16 thoughts on “[Oct. 18, 1961] Call me Old-fashioned (The Planet Strappers, by Raymond Z. Gallun)”

  1. Hmm.  Doesn't sound like my sort of thing, so I'll give this one a miss.

    It sure sounds like a juvenile.  In fact, it sounds a lot like "Have Space Suit — Will Travel" by Robert A. Heinlein, with its spunky kid hero going off to have all kinds of exciting adventures, and the way it goes from mundane old Earth to the far reaches of space.

    So in what sense are they "planet strappers"?

    1. I'm guessing that it's by vague analogy to "bootstrappers" — people just barely managing to achieve a goal by patient and dedicated effort and a lot of ingenuity.

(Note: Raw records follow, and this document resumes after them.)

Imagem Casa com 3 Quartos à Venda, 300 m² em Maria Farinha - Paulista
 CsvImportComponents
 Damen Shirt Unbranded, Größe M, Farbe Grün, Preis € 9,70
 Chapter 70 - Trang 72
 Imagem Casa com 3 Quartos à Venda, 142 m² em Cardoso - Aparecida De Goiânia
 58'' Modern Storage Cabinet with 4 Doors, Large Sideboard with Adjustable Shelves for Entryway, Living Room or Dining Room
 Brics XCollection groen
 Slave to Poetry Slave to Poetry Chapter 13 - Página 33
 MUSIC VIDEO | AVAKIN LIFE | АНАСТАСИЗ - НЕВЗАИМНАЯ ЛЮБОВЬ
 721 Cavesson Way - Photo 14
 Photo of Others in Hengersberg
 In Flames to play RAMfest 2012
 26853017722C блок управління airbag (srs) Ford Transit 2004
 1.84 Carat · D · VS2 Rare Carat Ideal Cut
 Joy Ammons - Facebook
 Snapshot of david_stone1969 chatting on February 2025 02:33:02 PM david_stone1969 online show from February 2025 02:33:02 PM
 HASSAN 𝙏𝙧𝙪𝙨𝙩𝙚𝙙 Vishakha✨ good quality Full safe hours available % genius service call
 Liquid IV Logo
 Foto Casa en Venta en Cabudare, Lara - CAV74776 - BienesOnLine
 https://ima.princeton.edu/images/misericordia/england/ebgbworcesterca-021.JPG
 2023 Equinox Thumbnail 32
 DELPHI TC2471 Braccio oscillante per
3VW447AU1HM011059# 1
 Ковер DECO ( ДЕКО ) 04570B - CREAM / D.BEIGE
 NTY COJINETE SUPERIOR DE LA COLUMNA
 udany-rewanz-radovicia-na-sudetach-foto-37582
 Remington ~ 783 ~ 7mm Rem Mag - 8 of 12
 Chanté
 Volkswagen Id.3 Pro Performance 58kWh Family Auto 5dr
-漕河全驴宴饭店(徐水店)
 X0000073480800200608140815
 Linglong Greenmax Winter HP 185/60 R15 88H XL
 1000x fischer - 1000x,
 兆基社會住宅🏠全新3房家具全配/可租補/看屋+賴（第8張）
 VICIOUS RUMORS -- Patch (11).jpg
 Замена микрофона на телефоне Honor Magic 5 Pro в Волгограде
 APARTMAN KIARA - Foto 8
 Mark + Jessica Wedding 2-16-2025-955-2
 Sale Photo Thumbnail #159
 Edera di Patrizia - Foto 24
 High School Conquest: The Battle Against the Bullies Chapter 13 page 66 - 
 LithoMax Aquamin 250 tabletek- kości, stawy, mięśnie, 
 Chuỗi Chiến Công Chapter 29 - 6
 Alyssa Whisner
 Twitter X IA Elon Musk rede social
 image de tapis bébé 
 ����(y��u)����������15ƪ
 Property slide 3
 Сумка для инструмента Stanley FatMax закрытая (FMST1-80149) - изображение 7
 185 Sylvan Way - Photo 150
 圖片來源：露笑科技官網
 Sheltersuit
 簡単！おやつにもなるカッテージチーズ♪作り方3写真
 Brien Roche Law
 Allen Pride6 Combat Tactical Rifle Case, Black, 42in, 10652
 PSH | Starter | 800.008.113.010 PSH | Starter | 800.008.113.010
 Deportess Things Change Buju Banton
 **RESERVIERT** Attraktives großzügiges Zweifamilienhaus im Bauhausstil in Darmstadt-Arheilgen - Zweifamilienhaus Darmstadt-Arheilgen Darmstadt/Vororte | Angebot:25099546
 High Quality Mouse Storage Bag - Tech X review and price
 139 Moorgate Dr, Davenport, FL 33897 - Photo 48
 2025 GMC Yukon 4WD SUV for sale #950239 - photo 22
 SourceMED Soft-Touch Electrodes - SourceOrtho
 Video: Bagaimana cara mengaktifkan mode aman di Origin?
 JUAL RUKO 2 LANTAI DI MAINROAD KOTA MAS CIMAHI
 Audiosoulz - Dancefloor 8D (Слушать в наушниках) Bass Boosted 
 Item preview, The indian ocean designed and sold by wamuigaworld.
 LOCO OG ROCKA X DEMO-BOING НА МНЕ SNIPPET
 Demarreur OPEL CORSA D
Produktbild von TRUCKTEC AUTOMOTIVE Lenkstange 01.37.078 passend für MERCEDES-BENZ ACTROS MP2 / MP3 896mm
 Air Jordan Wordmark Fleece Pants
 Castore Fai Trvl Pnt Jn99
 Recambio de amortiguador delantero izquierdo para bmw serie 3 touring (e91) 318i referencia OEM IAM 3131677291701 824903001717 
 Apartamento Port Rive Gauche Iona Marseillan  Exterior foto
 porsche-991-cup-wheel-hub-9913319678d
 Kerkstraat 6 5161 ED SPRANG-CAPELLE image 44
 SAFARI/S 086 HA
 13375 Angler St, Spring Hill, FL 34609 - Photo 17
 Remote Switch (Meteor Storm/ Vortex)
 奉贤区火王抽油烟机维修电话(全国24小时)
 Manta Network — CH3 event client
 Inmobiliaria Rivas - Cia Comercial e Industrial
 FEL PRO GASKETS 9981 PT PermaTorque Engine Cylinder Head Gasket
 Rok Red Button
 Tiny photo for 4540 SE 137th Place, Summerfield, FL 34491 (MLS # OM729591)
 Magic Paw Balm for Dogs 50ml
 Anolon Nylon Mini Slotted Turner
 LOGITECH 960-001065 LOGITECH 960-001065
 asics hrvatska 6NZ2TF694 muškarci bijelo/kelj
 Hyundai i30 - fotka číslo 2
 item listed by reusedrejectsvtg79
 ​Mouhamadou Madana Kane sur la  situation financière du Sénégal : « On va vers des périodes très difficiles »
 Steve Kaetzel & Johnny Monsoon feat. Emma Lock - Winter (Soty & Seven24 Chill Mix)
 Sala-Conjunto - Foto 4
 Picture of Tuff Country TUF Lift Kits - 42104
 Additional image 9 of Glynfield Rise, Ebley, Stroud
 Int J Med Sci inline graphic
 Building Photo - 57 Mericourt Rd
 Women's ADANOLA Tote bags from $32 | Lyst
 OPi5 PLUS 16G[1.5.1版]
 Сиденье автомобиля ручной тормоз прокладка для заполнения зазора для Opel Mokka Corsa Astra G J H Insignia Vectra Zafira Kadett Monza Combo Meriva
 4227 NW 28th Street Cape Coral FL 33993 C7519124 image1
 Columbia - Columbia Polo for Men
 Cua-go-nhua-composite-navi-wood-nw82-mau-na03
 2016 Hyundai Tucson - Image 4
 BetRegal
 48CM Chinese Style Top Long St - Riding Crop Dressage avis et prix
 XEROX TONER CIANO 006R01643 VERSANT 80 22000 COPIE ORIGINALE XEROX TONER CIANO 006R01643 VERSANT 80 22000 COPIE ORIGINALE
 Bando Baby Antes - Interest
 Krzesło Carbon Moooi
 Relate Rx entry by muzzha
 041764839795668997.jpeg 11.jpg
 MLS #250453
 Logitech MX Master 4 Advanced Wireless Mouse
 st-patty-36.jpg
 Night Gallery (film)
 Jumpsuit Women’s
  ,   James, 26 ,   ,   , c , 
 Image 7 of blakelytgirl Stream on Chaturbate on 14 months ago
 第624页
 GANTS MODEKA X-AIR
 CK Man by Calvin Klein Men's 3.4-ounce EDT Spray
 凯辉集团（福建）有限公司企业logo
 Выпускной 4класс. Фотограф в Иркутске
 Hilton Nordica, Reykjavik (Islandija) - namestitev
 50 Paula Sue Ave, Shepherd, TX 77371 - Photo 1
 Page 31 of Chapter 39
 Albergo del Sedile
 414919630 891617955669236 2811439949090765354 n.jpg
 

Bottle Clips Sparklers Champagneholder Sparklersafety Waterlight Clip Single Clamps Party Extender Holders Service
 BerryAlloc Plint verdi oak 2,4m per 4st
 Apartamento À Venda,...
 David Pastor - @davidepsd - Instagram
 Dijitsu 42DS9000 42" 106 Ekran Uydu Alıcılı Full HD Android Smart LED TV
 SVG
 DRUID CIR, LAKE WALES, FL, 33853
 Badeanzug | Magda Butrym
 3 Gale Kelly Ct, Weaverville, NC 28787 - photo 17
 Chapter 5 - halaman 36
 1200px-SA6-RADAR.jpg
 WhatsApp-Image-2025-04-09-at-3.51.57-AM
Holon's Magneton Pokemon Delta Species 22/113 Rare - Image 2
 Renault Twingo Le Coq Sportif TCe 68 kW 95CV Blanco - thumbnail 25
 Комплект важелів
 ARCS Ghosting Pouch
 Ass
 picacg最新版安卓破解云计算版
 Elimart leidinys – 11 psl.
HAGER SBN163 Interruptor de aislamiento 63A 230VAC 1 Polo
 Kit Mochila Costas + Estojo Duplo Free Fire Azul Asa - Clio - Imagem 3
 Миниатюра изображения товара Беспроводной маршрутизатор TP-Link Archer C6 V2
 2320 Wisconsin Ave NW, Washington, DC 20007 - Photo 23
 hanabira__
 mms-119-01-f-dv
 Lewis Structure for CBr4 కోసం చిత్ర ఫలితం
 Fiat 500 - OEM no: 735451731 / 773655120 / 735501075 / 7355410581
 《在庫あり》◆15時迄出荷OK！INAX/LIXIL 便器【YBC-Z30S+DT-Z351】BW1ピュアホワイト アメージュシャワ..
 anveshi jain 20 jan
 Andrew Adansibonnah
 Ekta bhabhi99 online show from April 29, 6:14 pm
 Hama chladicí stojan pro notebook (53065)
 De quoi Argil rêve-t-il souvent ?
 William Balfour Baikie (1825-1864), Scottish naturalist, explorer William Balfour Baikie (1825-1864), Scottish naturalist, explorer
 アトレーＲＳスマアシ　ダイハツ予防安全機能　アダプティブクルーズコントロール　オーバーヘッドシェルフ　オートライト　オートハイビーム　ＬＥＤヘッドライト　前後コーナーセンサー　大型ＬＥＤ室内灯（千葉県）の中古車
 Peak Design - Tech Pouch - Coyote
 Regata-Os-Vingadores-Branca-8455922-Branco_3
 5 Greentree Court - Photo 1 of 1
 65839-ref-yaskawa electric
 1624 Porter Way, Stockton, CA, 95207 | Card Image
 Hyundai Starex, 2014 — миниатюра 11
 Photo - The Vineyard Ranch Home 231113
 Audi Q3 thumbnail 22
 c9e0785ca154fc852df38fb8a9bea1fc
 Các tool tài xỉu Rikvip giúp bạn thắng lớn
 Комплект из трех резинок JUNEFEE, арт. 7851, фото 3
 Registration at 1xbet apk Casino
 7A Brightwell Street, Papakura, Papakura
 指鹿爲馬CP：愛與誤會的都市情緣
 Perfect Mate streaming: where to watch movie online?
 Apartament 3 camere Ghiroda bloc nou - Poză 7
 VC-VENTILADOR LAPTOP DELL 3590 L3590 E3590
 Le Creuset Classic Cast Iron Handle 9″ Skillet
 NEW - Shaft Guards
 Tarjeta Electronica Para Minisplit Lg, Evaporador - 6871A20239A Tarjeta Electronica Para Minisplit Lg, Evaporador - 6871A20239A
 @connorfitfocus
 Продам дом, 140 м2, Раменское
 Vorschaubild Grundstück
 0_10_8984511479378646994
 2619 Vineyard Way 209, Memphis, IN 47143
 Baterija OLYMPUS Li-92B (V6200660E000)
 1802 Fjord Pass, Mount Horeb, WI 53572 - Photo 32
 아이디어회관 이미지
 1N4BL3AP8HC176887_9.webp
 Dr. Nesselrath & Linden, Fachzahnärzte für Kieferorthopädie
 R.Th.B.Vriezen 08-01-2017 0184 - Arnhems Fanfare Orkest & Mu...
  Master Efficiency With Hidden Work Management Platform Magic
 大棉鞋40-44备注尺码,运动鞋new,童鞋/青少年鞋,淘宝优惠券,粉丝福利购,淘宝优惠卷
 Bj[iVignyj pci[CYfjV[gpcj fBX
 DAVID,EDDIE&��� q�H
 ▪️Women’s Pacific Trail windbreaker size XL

  2. I managed to trudge my way through it, but it took some work.  I agree with your observations that it's not quite a juvenile and that it feels a bit old-fashioned.

    It came across as "neither fish nor fowl"; I kept getting the impression that it was a short story that had been blown up to book length.  I don't recall reading anything likely in the magazines, though.

  3. Most excellent space western – they sometimes did deerve their popularity. I did like the thickets.  And I wouldn't be surprised if 'superbia' wasn't adopted by more highbrow sf.

  4. I flipped through this one in the bookstore, but it just didn't grab me. I will say that the diversity of the Bunch is nice. Makes some of Heinlein's casts look like an Episcopalian church picnic. Gallun could have given us at least one more female character, though. No reason one of the non-white characters couldn't have been a woman as well.

    I'm guessing the "strapper" thing is somehow related to pulling yourself up by your bootstraps.

      1. Science Fiction used to be about ideas and a sense of wonder. But what is the enormity of the Universe compared to the importance of which sex and skin colour the characters of the story have?

        1. 1) Enormity doesn't mean what you or Ray Gallun think it means…

          2) Sex and skin colour mean a lot to those of us who aren't white or male, and who dream of a better future. Science fiction can be both of great sweep and be more than the province of a minority of humans.

          1. 1. I was trying to be facetious.

            2.  In the real world it's 2022. There's lots of women writers, probably more than men, which is fine, since it reflects on who reads most and is most _interested_ in writing. There's also lots of non-white writers; ditto.
            But instead of enjoying that, you "travel" back to a time when the culture was different and where the field was dominated by white males, just to bitch endlessly about it. It's just bizarre. It reminds me of the old joke about American tourists traveling to Europe and complaining about how nice it would be if not for all the foreigners there.
            I mean, if the identify of the writers and protagonists is what is important to you, why not read more modern stuff instead? Maybe it doesn't give the same opportunity for virtue signaling?

              1. I still enjoy your journal. I think it's a worthy endeavour, even if I don't agree with your focus.

                Personally I'm interested in the history of SF, the writers and what shaped and influenced them, who influenced who, what contemporary events influenced the writers, and of course the ideas. If I wanted to read about "the human condition" I'd mainly read mainstream fiction instead.

                1. I'm glad you're enjoying the Journey. We love science fiction and we cover all of it that we can. But we also feel that one benefits from understanding the context in which things are written. That's why we also cover politics, the Space Race, even fashion and music.

                  I didn't start the Journey with an agenda save to read a lot of SF. I can say that my attitudes and topics of discussion are not amiss for the time I report from.

                  You may at some point come to appreciate the focus that has evolved at the Journey. Or you may simply enjoy rediscovering childhood favorite stories. In any event, be well, and have fun.

  5. If they're actually trying to develop a space colony that will be self-sustaining, one woman isn't enough. For that matter, 6 people overall isn't enough; they're going to have to recruit.